The long wine-fueled conversations held less and less interest for me, as time went on, leaving me eager for more food by which to occupy myself. I was thankful for the time with my uncle, who seemed to be enjoying himself, but the place in which we spent it prevented us from talking much.
Suddenly, as was the manner of this party, the table was filled by a tray containing an enormous roast sus (boar). The beast seemed to have been more impressive in size than the one taken into the kitchen. We were all astonished at the speed with which this boar was cooked, which would not have been enough to cook a fowl.
I am still not sure if Trimalchio expected us to believe that the boar he chose on our behalf was cooked in roughly 5 minutes, and grew larger as a result.

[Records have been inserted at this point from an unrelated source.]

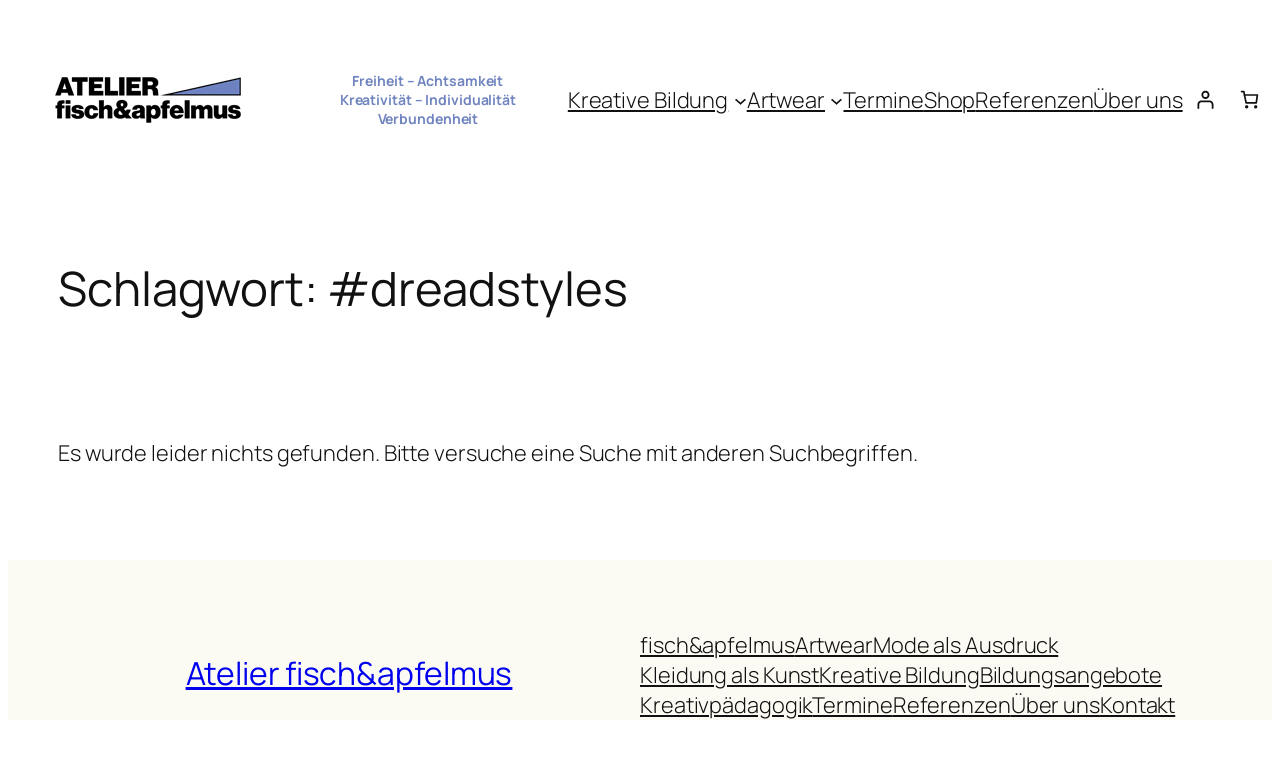

--- FILE ---
content_type: text/css
request_url: https://fischundapfelmus.de/wp-content/plugins/tzm-block-reveal-controls/build/style-tzm-block-reveal-controls.css?ver=adfe22c8edfac252ae7d
body_size: 483
content:
[class*=tzm-block-reveal__]{--tzm-block-reveal--animation:none;--tzm-block-reveal--duration:500ms;--tzm-block-reveal--easing:ease;--tzm-block-reveal--delay:0ms;--tzm-block-reveal--distance:100px;opacity:0;transition:all 0s;visibility:hidden}[class*=".tzm-block-reveal__slide"]{will-change:translate}.tzm-block-reveal__slide-up{--tzm-block-reveal--animation:revealSlideUp}.tzm-block-reveal__slide-down{--tzm-block-reveal--animation:revealSlideDown}.tzm-block-reveal__slide-left{--tzm-block-reveal--animation:revealSlideLeft}.tzm-block-reveal__slide-right{--tzm-block-reveal--animation:revealSlideRight}[class*=".tzm-block-reveal__zoom"]{will-change:scale}.tzm-block-reveal__zoom-in{--tzm-block-reveal--animation:revealZoomIn}.tzm-block-reveal__zoom-out{--tzm-block-reveal--animation:revealZoomOut}[class*=".tzm-block-reveal__rotate"]{will-change:rotate}.tzm-block-reveal__rotate{--tzm-block-reveal--animation:revealRotate}:has(>.tzm-block-reveal__rotate){perspective:1000px}.tzm-block-reveal__ease-linear{--tzm-block-reveal--easing:linear}.tzm-block-reveal__ease-sine{--tzm-block-reveal--easing:cubic-bezier(0.37,0,0.63,1)}.tzm-block-reveal__ease-cubic{--tzm-block-reveal--easing:cubic-bezier(0.33,1,0.68,1)}.tzm-block-reveal__ease-quint{--tzm-block-reveal--easing:cubic-bezier(0.22,1,0.36,1)}.tzm-block-reveal__ease-back{--tzm-block-reveal--easing:cubic-bezier(0.34,1.56,0.64,1)}.is-selected[class*=tzm-block-reveal__]:not(.is-reveal-preview),.is-visible[class*=tzm-block-reveal__]:not(.is-reveal-preview){animation-delay:var(--tzm-block-reveal--delay);animation-duration:var(--tzm-block-reveal--duration);animation-name:var(--tzm-block-reveal--animation);animation-timing-function:var(--tzm-block-reveal--easing);opacity:1;transition:opacity var(--tzm-block-reveal--duration) var(--tzm-block-reveal--delay);visibility:visible}@keyframes revealSlideUp{0%{translate:0 var(--tzm-block-reveal--distance)}}@keyframes revealSlideDown{0%{translate:0 calc(var(--tzm-block-reveal--distance)*-1)}}@keyframes revealSlideLeft{0%{translate:var(--tzm-block-reveal--distance) 0}}@keyframes revealSlideRight{0%{translate:calc(var(--tzm-block-reveal--distance)*-1) 0}}@keyframes revealZoomIn{0%{scale:0}}@keyframes revealZoomOut{0%{scale:2}}@keyframes revealRotate{0%{rotate:x 100deg}}


--- FILE ---
content_type: text/javascript
request_url: https://fischundapfelmus.de/wp-content/plugins/wpc-composite-products/assets/js/blocks.js?ver=7.6.7
body_size: 356
content:
const woocoCheckoutFilters = window.wc.blocksCheckout.registerCheckoutFilters;

const woocoCartItemClass = (defaultValue, extensions, args) => {
    const isCartContext = args?.context === 'cart' || args?.context === 'summary';

    if (!isCartContext) {
        return defaultValue;
    }

    if (args?.cartItem?.wooco_composite) {
        defaultValue += ' wooco-composite';
    }

    if (args?.cartItem?.wooco_component) {
        defaultValue += ' wooco-component';
    }

    if (args?.cartItem?.wooco_hide_component) {
        defaultValue += ' wooco-hide-component';
    }

    return defaultValue;
};

const woocoShowRemoveItemLink = (defaultValue, extensions, args) => {
    const isCartContext = args?.context === 'cart';

    if (!isCartContext) {
        return defaultValue;
    }

    if (args?.cartItem?.wooco_component) {
        return false;
    }

    return defaultValue;
};

const woocoCartItemPrice = (defaultValue, extensions, args, validation) => {
    const isCartContext = args?.context === 'cart' || args?.context === 'summary';

    if (!isCartContext) {
        return defaultValue;
    }

    if (args?.cartItem?.wooco_composite && args?.cartItem?.wooco_price) {
        return wooco_format_price(args?.cartItem?.wooco_price * args?.cartItem?.quantity).replace(/<[^>]*>?/gm, '') + '<price/>';
    }

    return '<price/>';
};

const woocoSubtotalPriceFormat = (defaultValue, extensions, args, validation) => {
    const isCartContext = args?.context === 'cart' || args?.context === 'summary';

    if (!isCartContext) {
        return defaultValue;
    }

    if (args?.cartItem?.wooco_composite && args?.cartItem?.wooco_price) {
        return wooco_format_price(args?.cartItem?.wooco_price).replace(/<[^>]*>?/gm, '') + '<price/>';
    }

    return '<price/>';
};

woocoCheckoutFilters('wooco-blocks', {
    cartItemClass: woocoCartItemClass,
    showRemoveItemLink: woocoShowRemoveItemLink,
    cartItemPrice: woocoCartItemPrice,
    subtotalPriceFormat: woocoSubtotalPriceFormat
});

--- FILE ---
content_type: text/javascript
request_url: https://fischundapfelmus.de/wp-content/plugins/tzm-block-reveal-controls/build/view-tzm-block-reveal-controls.js?ver=adfe22c8edfac252ae7d
body_size: 392
content:
(()=>{"use strict";var e={n:o=>{var r=o&&o.__esModule?()=>o.default:()=>o;return e.d(r,{a:r}),r},d:(o,r)=>{for(var t in r)e.o(r,t)&&!e.o(o,t)&&Object.defineProperty(o,t,{enumerable:!0,get:r[t]})},o:(e,o)=>Object.prototype.hasOwnProperty.call(e,o)};const o=window.wp.domReady,r={init:function(){if("IntersectionObserver"in window){const r={root:null,rootMargin:"0px",threshold:0};var e=document.querySelectorAll('[class*="tzm-block-reveal"]'),o=new IntersectionObserver(this.ioCallback,r);e.forEach((e=>{o.observe(e)}))}else e&&(console.warn("Your browser does not support IntersectionObserver."),e.forEach((e=>{e.classList.add("is-visible")})))},ioCallback:function(e,o){e.forEach((function(e){var o=e.target;e.isIntersecting?o.classList.add("is-visible"):o.classList.contains("tzm-block-reveal__permanent")||o.classList.remove("is-visible")}))}};e.n(o)()((function(){r.init()}))})();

In his own surprise, Trimalchio stated, “Quid? quid? Porcus hic non est exinteratus?” (What? what? Is this pig not gutted?). The poor cook was called up at once. I did not give credit to the events unfolding before me. The only cook who forgets to gut a dish is one who would prefer not to be called ‘cook.’ Outraged at the cook’s failure, Trimalchio ordered him stripped and two torturer slaves appeared by his side. We all begged Trimalchio to spare the whip this time. Saying things like “solet fieri” (it happens), we got Trimalchio to let the cook be. Trimalchio made the cook gut the pig in front of us, but as he made the first deep cut, blood pudding and sausages spilled out before us.
Oh, Trimalchio, how you had us all guessing! The pig was gutted all along!